I’m going to let the pictures from the night do most of the talking…
David Butler got the official part of the evening underway from behind the drumkit- he’d been practising the famous drum fill from Phil Collins “In the air tonight” all day. This was no random choice of course – Phil Collins has experienced chronic pain for some time and has been quoted as saying that he can’t even hold his drum sticks without feeling pain – a statement filled with notions of meaning, threat, danger and context. With everyone’s attention, David introduced our very special guest Dr Don Russell. Dr Russell has been the Australian Ambassador to the United States, Principal Advisor to an Australian Prime Minister, and currently is the Chief Executive of the South Australia Department of State Development. Don spoke briefly about his current role in supporting small business, promoting innovation within the state and helping to commercialise research. He praised NOI for being a small, South Australian business exporting to the world and had a simple message – “we need more NOIs!”
David was back to introduce Lorimer Moseley with one of his favourite stories – recounting a meeting with the late Pat Wall some years ago. Pat had asked “Who is this Moseley fellow, he’s the smartest Australian I’ve ever met”, to which David could only stammer, “But, Pat, I’m Australian….”
Lorimer spoke briefly about The Explain Pain Handbook: Protectometer and how important it was for him that the book was now out in the world and the good that he hoped it would achieve for pain sufferers. Lorimer made special mention of Return to Work SA (the local workers compensation corporation), whose CEO was in attendance as another special guest, thanking them for their ongoing support of the work both BiM and NOI were undertaking. Lorimer then introduced Luigi Pisaniello, a local opera singer who sang an acapella rendition of Caruso – a song that ‘tells a story about the pain and longings of a man who is about to die while he is looking into the eyes of a girl who was very dear to him.’
As eyes were surreptitiously dried in some parts of the room, David was back to introduce one of the new and novel ideas of The Explain Pain Handbook: Protectometer – DIMs and SIMs. Right on cue the kitchen door opened and giant platters of freshly steamed dim sims began circulating around the room, much to the gastronomical delight of all of the guests.
David also opened the art exhibition and invited guests to go and meet Sarah-Bella.
Sarah-Bella (aka Lexy) spent hours with body artist Kim Cakebread and the results were simply stunning:
Each guest who ate (or even smelled!) a dim sim was asked to share a DIM or a SIM on our giant Protectometer – we collected over a hundred of each.
The art exhibition drew a crowd, leading to ponderings and discussions.
Sarah-Bella joined the exhibition leading to a surreal experience for some guests.
And then it was done, The Explain Pain Handbook: Protectometer was launched (and the clean up began).

**SUPPLIED MATERIAL:**

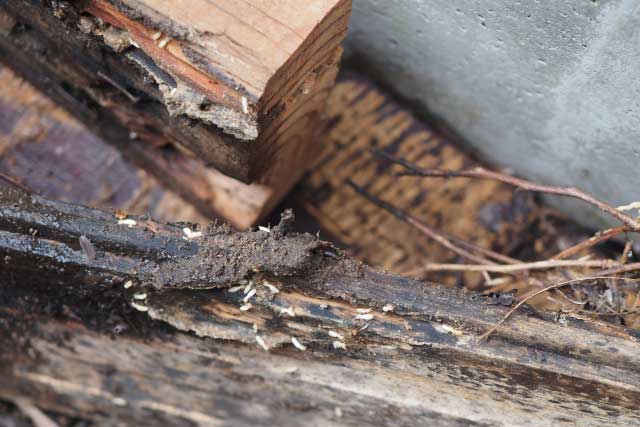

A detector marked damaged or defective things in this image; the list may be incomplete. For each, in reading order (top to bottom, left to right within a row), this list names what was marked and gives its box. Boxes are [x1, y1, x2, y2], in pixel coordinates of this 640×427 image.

dark charred-looking wood [1, 192, 640, 426]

**BRIEF 1:** In the account of the book launch, who sang an a cappella rendition of Caruso?
**BRIEF 2:** Retype the passage from the book launch account, starting at "Sarah-Bella (aka Lexy)" and ending at "for some guests.".
The listing isn't needed here.

**OUTPUT 1:** Luigi Pisaniello, a local opera singer.

**OUTPUT 2:**
Sarah-Bella (aka Lexy) spent hours with body artist Kim Cakebread and the results were simply stunning:
Each guest who ate (or even smelled!) a dim sim was asked to share a DIM or a SIM on our giant Protectometer – we collected over a hundred of each.
The art exhibition drew a crowd, leading to ponderings and discussions.
Sarah-Bella joined the exhibition leading to a surreal experience for some guests.